=== Extracted data ===

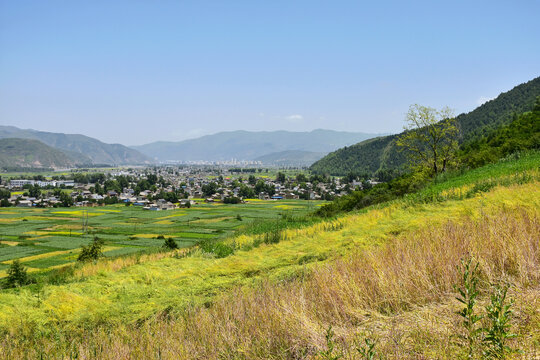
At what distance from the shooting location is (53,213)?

===
=== Extracted data ===

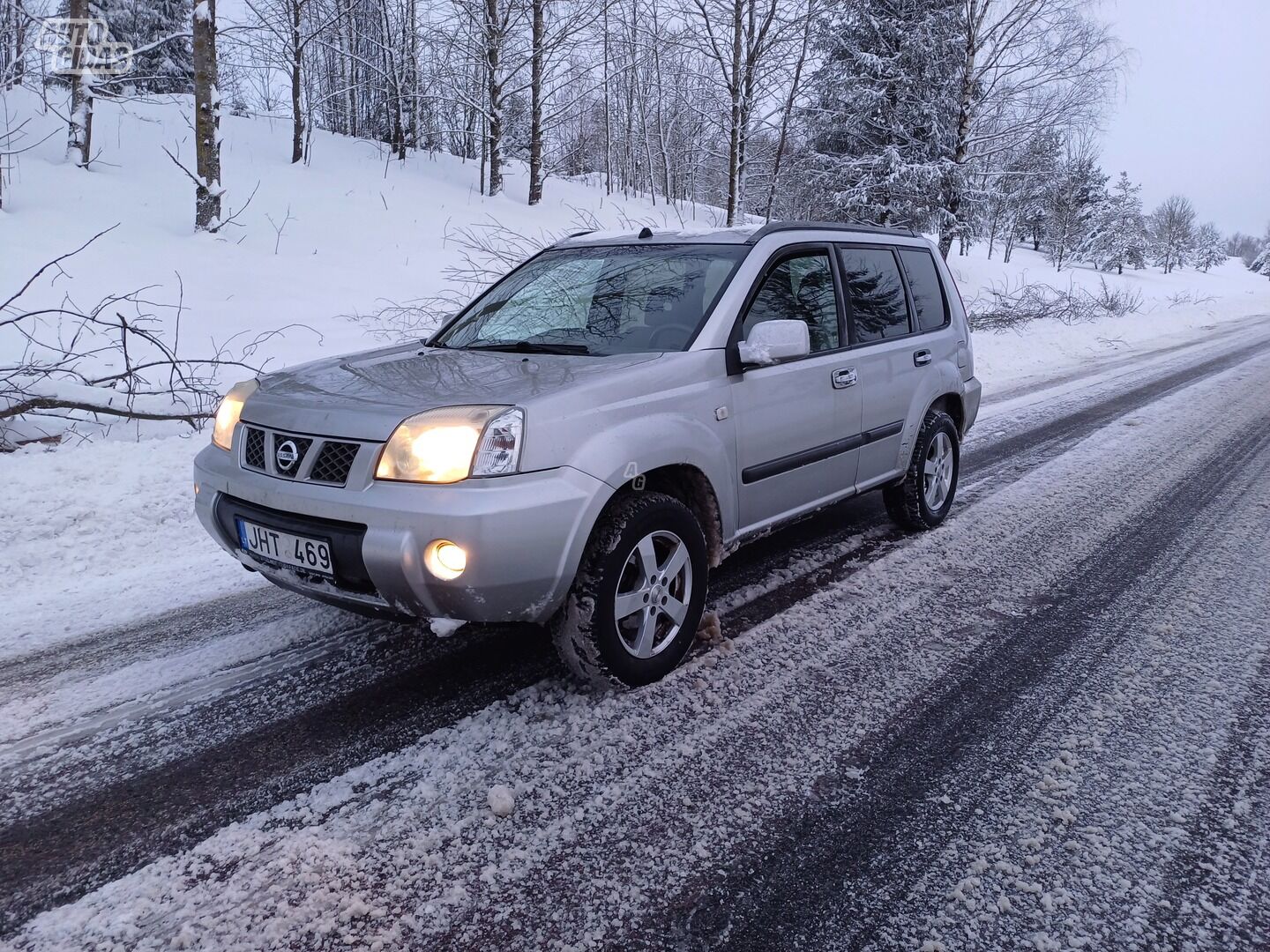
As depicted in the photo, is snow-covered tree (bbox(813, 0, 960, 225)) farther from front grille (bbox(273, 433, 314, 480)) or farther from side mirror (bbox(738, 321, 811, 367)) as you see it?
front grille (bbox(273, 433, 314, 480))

===
=== Extracted data ===

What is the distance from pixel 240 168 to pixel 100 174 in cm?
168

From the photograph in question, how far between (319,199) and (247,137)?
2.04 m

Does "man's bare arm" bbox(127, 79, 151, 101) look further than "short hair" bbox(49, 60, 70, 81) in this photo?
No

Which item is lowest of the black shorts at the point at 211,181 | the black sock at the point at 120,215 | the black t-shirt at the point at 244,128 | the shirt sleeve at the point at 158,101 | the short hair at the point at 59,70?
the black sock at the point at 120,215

===

_Task brief_
Pick out each line in the items above that contains the word "front", and copy those lines unchanged.

_Full response_
As depicted in the photo, is snow-covered tree (bbox(813, 0, 960, 225)) farther from front grille (bbox(273, 433, 314, 480)) or farther from side mirror (bbox(738, 321, 811, 367)) as you see it?
front grille (bbox(273, 433, 314, 480))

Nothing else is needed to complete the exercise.